Page extract:
Weed Warriors

The cannabis we smoke, vape and eat owes its increased legal status to pioneering activists

“Please, Playboy, keep up your fight against our barbaric marijuana laws.” This January 1969 entreaty from a reader, regarding a Texas man who had received a 50-year sentence for selling a matchbox full of marijuana for $5, was one of more than three dozen letters about marijuana the magazine printed that year alone. One reader had been busted for .87 milligrams—about “four seeds and 15 grains of leaf”—found in his former apartment. The husband of another faced up to 10 years in prison for possessing 20 milligrams, about seven thousandths of an ounce. At the time, selling pot to a minor in Georgia could get you life in prison; a second offense, the death penalty. A simple possession sentence in Louisiana? Up to 99 years in jail.

Provided records:
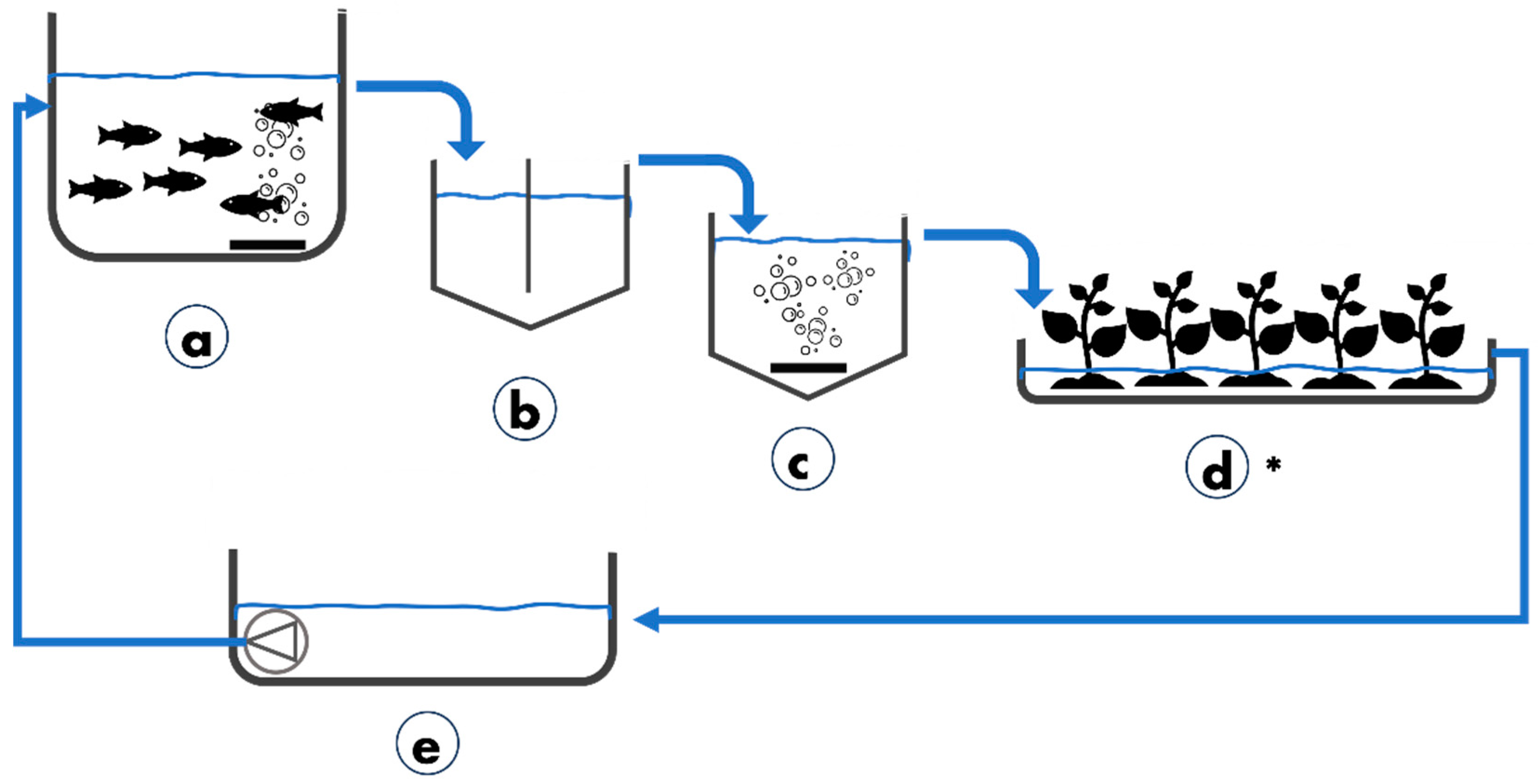 a

b

c

d *

e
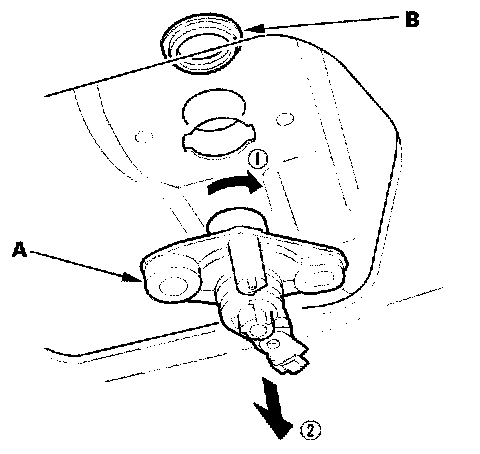 B
①
A
②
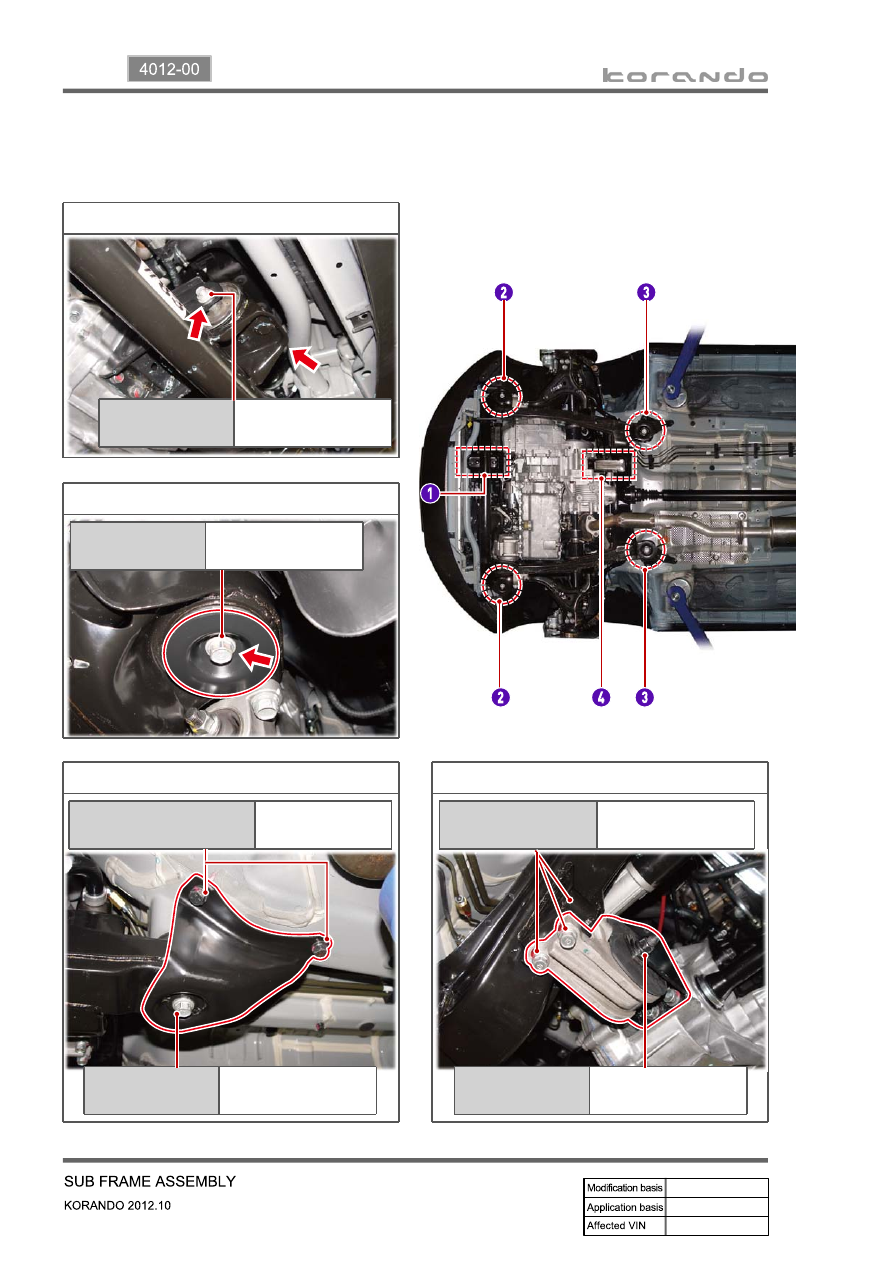 4012-00

korando

2

3

1

2

4

3

SUB FRAME ASSEMBLY

KORANDO 2012.10

| Modification basis | |
|---|---|
| Application basis | |
| Affected VIN | |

To do:
1: According to the cannabis article, what could a second offense for selling pot to a minor in Georgia bring?
2: Carry on the cannabis article, picking up right after its final sentence.

Responses per task:
1: The death penalty.

2:
To most observers, the punishments clearly did not fit the crimes. Personal liberties were at stake, and that was enough to catch Playboy's attention—though of course the pleasurable aspects of pot use fell squarely within the magazine’s wheelhouse as well. Playboy had been covering marijuana-related topics since at least 1960, when it convened a panel of jazzmen including Duke Ellington and Dizzy Gillespie to talk about narcotics and music. Later that decade, the magazine published a professional assessment entitled Pot: A Rational Approach. “Not only is marijuana comparatively harmless on the face of all the evidence,” wrote trailblazing psychiatrist Dr. Joel Fort, “but there are even reasons to believe it may be beneficial in some cases.” The title could well describe the course of action that publisher Hugh Hefner felt his magazine should take when it came to the drug. It would not endorse but would explore, calling attention to unjust laws and outmoded thinking. Supporting Americans’ prerogative to choose came naturally to Hefner, who early in his multi-installment Playboy Philosophy had declared he would maintain “the right to hoot irreverently at herders of sacred cows and keepers of stultifying tradition and taboo.”

Then, in 1970, Hefner met an ally. The state of pot in America would never be the same.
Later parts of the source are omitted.